Gantz received the mandate to assemble a government by virtue of the support of 15 members of the Arab Joint List, including its Balad faction, which refused to recommend him in the September 2019 election campaign. If Gantz abandons the Arab legislators now, it will be viewed as a betrayal not only of them but also of the Arab citizens standing at the forefront of the coronavirus battle. This is not a cliche: Many of the medical teams or squads in Israeli hospitals are composed of Jews and Arabs working together in full cooperation. In order to “remind” Gantz who backed him, someone disseminated a viral protest on social media of Arab medical teams who wore masks on their faces, with a caption saying, “Sharing the same fate, sharing the same government.”
Gantz cannot afford to ignore this protest. Is it really true that Arab physicians, nurses, pharmacists, and sanitation and lab workers are “good enough” to save Jewish lives but not to be partners in power? The Arab Joint List with all of its 15 members is the almost exclusive representative of the Arab public in Israel. Large percentages of Arab localities voted for the Joint List. Even Balad performed a historical act when it gave over its three Knesset members to the Joint List after much soul-searching. In an interview with Al-Monitor, Balad Chairman Mtanes Shihadeh said that his party decided to give change a chance, for the sake of everyone. Such a change would entail ending the incitement and retaliating against those who call them “terror supporters” or “terrorists in suits.” We can assume that it was not easy for members of Balad to recommend to the president Gantz — chairman of the so-called “party of generals.’’
Therefore, while Netanyahu continues to strengthen his right-wing, ultra-Orthodox bloc with cement, Gantz understands that he must involve Joint List members in government business. If he allows himself to be pulled into Netanyahu’s government, he will lose the support of the Joint List forever. Meantime, it seems that Gantz is attentive to these voices. “We won’t harm the minority and its important voice. … Despite the difficult, but correct, moves, we will vote for them and give them full backup, even if it harms us politically,” Gantz said March 23 in the Knesset.
Netanyahu had demanded that Blue and White promise not to appoint “terror supporters” to head Knesset committees. Nevertheless, Blue and White decided to support the appointment of two Joint List Knesset members to head committees: Ahmad Tibi to head the Labor and Welfare Committee, and another Joint List member (undecided as of yet) to head a committee that would deal with violence in the Arab society in Israel.
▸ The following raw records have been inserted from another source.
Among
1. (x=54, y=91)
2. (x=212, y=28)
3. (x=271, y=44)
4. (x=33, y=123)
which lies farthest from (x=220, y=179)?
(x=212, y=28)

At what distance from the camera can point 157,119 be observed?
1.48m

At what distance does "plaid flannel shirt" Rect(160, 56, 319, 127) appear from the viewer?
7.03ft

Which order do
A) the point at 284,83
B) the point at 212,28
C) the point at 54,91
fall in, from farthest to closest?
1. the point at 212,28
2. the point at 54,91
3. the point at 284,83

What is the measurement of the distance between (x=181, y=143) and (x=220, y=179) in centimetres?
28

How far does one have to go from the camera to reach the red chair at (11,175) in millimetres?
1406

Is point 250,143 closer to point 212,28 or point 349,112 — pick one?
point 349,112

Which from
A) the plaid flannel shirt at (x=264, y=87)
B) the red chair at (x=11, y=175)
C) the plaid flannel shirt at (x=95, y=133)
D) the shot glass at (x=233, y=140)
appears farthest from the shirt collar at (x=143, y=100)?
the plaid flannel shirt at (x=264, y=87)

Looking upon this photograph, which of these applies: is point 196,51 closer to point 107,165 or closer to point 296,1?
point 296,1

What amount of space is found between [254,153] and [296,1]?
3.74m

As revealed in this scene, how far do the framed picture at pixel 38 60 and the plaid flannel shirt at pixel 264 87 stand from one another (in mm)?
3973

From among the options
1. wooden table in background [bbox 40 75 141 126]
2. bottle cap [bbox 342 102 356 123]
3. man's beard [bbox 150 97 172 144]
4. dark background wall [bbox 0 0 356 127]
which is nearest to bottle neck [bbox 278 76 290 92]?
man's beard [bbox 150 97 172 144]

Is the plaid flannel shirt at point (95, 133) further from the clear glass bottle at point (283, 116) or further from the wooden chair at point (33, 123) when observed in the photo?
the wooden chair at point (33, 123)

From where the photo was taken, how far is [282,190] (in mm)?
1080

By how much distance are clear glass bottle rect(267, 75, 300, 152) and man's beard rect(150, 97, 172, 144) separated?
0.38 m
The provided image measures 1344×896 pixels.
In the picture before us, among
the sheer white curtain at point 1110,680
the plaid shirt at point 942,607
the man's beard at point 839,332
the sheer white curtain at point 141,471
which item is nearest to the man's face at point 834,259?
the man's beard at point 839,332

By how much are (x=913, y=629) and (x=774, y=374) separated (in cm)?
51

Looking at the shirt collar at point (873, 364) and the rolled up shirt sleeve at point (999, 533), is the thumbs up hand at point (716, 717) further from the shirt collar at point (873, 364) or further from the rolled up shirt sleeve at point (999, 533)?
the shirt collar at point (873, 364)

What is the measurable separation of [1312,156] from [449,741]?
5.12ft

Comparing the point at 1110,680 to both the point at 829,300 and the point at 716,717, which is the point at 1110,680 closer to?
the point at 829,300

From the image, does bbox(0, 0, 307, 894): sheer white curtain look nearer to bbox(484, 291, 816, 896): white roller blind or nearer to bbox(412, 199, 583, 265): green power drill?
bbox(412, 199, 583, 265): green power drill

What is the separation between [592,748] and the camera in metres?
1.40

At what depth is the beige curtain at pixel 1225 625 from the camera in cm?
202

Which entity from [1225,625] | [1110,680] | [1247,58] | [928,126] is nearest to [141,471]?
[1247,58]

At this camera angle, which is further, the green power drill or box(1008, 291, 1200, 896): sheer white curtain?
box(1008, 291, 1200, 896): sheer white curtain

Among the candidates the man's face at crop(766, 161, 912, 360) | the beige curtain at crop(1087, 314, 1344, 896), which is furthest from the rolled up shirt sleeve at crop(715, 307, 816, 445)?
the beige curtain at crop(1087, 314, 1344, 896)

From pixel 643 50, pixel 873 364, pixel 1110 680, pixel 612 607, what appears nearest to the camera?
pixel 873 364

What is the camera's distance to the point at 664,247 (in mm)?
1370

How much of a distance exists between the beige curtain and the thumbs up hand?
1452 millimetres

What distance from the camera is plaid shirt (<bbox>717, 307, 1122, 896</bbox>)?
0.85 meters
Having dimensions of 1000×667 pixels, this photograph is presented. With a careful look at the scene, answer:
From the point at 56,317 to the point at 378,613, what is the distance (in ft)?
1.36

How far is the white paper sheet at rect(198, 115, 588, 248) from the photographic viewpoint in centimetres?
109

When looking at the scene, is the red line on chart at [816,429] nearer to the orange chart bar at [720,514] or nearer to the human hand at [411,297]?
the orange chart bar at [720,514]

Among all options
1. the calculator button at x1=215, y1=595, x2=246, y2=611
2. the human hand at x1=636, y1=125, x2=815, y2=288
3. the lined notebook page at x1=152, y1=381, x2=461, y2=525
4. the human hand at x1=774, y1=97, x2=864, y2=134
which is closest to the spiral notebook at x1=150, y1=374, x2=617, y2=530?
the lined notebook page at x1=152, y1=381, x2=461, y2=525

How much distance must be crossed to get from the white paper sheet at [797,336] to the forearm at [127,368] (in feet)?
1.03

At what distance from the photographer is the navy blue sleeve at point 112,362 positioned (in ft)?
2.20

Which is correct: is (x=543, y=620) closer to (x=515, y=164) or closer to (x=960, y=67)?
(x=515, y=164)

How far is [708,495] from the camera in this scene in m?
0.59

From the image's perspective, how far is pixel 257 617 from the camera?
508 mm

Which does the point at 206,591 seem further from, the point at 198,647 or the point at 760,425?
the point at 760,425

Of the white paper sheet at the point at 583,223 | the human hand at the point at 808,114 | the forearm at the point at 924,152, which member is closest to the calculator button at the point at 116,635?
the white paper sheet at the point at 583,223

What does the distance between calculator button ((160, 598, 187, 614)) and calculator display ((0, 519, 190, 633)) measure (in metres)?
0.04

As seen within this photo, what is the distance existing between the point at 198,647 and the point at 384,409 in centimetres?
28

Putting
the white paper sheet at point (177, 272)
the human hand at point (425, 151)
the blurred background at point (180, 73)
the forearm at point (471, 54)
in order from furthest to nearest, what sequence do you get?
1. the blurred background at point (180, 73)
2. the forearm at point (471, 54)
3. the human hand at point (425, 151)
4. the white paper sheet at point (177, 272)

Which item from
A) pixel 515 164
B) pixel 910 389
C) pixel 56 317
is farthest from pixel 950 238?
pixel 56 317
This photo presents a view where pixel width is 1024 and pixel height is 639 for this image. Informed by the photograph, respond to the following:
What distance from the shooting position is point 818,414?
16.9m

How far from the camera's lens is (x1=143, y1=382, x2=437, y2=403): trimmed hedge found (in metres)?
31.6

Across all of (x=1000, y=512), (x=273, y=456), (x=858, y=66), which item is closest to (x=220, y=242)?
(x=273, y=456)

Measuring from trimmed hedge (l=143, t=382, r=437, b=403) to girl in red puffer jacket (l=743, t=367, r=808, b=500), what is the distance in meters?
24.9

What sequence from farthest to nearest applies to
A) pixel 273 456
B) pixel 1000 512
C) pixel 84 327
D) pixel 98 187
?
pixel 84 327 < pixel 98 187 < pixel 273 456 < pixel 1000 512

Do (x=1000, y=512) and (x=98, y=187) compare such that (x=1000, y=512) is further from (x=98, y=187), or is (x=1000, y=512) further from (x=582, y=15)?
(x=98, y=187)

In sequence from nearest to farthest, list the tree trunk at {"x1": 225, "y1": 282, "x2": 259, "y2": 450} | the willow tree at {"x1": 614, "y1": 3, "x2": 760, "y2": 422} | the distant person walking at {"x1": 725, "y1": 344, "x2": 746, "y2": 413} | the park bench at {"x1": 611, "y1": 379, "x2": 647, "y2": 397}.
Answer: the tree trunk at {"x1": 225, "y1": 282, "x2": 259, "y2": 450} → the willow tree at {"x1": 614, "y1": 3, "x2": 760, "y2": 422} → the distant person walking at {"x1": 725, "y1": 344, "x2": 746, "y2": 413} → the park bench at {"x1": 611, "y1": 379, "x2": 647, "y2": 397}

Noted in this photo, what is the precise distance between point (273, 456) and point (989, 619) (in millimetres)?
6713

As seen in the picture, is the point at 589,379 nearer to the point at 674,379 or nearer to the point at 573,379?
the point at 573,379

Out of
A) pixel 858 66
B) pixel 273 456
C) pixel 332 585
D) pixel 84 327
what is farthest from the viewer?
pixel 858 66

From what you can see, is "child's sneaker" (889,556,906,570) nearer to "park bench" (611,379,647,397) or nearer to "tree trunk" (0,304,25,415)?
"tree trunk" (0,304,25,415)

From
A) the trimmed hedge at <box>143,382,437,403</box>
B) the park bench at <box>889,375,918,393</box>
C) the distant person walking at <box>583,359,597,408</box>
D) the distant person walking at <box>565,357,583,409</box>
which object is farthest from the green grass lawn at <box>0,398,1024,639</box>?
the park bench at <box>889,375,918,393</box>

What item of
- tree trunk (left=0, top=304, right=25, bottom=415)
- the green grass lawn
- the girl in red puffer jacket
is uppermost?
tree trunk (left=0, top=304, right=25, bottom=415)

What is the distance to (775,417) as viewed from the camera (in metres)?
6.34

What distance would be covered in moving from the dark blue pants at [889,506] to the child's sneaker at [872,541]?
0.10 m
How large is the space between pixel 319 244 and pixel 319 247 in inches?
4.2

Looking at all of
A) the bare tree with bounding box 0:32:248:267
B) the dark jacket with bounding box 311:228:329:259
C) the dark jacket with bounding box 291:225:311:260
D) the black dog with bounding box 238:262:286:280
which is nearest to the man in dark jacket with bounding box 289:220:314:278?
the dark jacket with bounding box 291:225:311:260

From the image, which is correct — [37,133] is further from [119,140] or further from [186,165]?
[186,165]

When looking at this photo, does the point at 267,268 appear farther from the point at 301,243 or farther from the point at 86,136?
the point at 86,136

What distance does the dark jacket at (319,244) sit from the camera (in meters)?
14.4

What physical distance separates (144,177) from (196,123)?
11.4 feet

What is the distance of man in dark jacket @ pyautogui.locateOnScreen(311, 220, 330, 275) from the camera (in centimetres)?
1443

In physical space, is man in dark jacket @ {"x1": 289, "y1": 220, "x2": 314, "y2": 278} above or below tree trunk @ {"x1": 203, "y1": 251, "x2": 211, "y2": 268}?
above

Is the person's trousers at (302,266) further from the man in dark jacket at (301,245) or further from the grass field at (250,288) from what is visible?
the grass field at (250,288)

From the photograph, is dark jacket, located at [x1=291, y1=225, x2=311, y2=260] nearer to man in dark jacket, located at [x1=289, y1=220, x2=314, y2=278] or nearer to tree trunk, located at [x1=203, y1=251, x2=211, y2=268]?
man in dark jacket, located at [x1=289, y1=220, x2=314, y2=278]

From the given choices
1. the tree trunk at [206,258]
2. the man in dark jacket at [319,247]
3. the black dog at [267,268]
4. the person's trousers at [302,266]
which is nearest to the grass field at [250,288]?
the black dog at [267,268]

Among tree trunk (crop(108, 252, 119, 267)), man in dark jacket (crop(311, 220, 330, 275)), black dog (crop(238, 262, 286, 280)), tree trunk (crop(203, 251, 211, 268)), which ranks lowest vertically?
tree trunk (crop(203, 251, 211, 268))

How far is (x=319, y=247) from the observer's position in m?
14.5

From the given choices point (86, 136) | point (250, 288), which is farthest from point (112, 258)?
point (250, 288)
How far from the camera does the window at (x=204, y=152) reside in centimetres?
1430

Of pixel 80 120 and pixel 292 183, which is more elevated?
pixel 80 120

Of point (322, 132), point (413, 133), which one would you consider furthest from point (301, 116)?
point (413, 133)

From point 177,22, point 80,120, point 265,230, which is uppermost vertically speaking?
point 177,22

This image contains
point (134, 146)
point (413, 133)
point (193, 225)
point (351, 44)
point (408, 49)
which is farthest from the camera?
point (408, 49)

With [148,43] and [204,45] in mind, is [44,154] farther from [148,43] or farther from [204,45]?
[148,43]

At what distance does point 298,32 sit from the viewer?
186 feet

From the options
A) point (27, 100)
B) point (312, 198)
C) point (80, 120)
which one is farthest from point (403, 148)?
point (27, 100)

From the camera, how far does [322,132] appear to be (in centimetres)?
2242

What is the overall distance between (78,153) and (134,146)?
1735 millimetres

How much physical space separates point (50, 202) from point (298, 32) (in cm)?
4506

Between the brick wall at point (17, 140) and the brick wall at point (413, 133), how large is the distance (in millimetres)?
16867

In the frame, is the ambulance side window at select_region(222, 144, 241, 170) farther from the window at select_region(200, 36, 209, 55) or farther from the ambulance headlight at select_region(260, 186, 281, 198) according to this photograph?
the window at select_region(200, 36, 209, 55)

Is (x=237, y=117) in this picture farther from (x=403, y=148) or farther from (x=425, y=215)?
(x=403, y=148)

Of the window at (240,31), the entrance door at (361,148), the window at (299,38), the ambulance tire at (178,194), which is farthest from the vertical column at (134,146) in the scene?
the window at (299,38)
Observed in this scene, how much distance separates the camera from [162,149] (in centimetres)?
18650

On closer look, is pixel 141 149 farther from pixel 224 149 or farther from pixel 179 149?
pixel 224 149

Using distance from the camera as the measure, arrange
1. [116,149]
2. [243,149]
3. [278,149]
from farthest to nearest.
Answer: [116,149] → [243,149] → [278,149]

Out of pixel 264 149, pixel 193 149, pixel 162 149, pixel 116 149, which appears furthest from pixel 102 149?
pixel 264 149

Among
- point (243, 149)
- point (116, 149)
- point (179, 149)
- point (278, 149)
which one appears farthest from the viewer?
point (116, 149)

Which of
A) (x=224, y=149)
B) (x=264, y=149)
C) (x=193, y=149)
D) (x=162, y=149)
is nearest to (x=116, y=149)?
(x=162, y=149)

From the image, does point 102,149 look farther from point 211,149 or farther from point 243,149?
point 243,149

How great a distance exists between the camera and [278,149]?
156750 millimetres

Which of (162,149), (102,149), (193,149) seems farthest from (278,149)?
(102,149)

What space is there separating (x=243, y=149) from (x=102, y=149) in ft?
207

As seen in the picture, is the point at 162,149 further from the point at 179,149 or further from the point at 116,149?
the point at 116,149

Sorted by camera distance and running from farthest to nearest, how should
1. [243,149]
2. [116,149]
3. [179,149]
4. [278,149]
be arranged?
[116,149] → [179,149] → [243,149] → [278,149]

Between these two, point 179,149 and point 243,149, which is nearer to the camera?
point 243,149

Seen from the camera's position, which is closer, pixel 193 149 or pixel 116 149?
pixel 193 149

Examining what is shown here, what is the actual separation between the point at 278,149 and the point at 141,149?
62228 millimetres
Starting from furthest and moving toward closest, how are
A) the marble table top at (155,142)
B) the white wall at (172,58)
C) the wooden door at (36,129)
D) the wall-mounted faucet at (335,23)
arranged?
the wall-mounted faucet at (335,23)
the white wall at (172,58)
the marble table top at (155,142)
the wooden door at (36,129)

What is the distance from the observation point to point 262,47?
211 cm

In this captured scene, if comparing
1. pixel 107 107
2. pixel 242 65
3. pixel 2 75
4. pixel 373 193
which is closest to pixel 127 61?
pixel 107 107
Whether an emergency government will ultimately be formed or whether Israel will hold its fourth election, it must signal the beginning of a partnership in the government. Wild incitement against Arab Knesset members must be greeted with actions on the ground, not words. Even right-wing voters will quickly discover that the “terrorist in the suit” appointed to head the Labor and Welfare Committee is actually an experienced legislator, responsible and committed, who aspires to prove to those who voted for him as well as those who opposed him that he has but one goal: to serve all Israeli citizens during routine, normal days, but mainly during the coronavirus era.